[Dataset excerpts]
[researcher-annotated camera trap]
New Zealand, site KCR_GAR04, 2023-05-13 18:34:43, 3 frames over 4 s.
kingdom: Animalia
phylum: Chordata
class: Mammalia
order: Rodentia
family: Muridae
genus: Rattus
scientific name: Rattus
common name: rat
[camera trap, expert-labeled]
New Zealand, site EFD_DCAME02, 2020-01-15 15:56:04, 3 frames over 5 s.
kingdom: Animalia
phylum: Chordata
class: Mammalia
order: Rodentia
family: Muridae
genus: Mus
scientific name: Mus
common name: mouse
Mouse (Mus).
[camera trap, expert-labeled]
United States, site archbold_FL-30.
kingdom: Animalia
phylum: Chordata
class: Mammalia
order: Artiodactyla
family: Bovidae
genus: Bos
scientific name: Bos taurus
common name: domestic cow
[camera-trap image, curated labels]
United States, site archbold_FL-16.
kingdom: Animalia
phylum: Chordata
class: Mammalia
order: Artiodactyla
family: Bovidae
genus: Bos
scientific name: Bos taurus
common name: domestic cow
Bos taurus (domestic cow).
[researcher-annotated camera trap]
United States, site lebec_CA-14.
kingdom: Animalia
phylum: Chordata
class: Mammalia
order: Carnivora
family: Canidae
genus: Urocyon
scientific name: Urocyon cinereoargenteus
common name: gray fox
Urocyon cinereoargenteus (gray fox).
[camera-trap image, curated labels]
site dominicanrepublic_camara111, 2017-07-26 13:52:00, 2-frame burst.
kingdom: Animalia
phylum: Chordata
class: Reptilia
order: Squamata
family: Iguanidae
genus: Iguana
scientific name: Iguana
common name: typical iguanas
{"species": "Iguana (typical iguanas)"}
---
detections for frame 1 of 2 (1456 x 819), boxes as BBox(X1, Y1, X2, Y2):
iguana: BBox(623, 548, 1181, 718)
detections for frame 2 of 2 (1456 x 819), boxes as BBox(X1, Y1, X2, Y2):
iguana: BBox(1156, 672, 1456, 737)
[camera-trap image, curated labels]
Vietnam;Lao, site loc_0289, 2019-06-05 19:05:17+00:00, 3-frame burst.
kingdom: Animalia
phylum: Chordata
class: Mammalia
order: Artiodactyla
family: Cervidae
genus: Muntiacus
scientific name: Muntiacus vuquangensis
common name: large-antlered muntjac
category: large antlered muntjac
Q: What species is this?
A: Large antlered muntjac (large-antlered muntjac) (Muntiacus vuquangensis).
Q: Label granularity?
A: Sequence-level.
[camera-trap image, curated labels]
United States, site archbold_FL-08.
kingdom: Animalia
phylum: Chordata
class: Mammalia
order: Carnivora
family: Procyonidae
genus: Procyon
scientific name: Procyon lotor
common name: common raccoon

What the task asks: Extract each entry in full, exactly as given.

Written solution:
[researcher-annotated camera trap]
New Zealand, site KCR_GAR04, 2023-05-13 18:34:43, 3 frames over 4 s.
kingdom: Animalia
phylum: Chordata
class: Mammalia
order: Rodentia
family: Muridae
genus: Rattus
scientific name: Rattus
common name: rat
[camera trap, expert-labeled]
New Zealand, site EFD_DCAME02, 2020-01-15 15:56:04, 3 frames over 5 s.
kingdom: Animalia
phylum: Chordata
class: Mammalia
order: Rodentia
family: Muridae
genus: Mus
scientific name: Mus
common name: mouse
Mouse (Mus).
[camera trap, expert-labeled]
United States, site archbold_FL-30.
kingdom: Animalia
phylum: Chordata
class: Mammalia
order: Artiodactyla
family: Bovidae
genus: Bos
scientific name: Bos taurus
common name: domestic cow
[camera-trap image, curated labels]
United States, site archbold_FL-16.
kingdom: Animalia
phylum: Chordata
class: Mammalia
order: Artiodactyla
family: Bovidae
genus: Bos
scientific name: Bos taurus
common name: domestic cow
Bos taurus (domestic cow).
[researcher-annotated camera trap]
United States, site lebec_CA-14.
kingdom: Animalia
phylum: Chordata
class: Mammalia
order: Carnivora
family: Canidae
genus: Urocyon
scientific name: Urocyon cinereoargenteus
common name: gray fox
Urocyon cinereoargenteus (gray fox).
[camera-trap image, curated labels]
site dominicanrepublic_camara111, 2017-07-26 13:52:00, 2-frame burst.
kingdom: Animalia
phylum: Chordata
class: Reptilia
order: Squamata
family: Iguanidae
genus: Iguana
scientific name: Iguana
common name: typical iguanas
{"species": "Iguana (typical iguanas)"}
---
detections for frame 1 of 2 (1456 x 819), boxes as BBox(X1, Y1, X2, Y2):
iguana: BBox(623, 548, 1181, 718)
detections for frame 2 of 2 (1456 x 819), boxes as BBox(X1, Y1, X2, Y2):
iguana: BBox(1156, 672, 1456, 737)
[camera-trap image, curated labels]
Vietnam;Lao, site loc_0289, 2019-06-05 19:05:17+00:00, 3-frame burst.
kingdom: Animalia
phylum: Chordata
class: Mammalia
order: Artiodactyla
family: Cervidae
genus: Muntiacus
scientific name: Muntiacus vuquangensis
common name: large-antlered muntjac
category: large antlered muntjac
Q: What species is this?
A: Large antlered muntjac (large-antlered muntjac) (Muntiacus vuquangensis).
Q: Label granularity?
A: Sequence-level.
[camera-trap image, curated labels]
United States, site archbold_FL-08.
kingdom: Animalia
phylum: Chordata
class: Mammalia
order: Carnivora
family: Procyonidae
genus: Procyon
scientific name: Procyon lotor
common name: common raccoon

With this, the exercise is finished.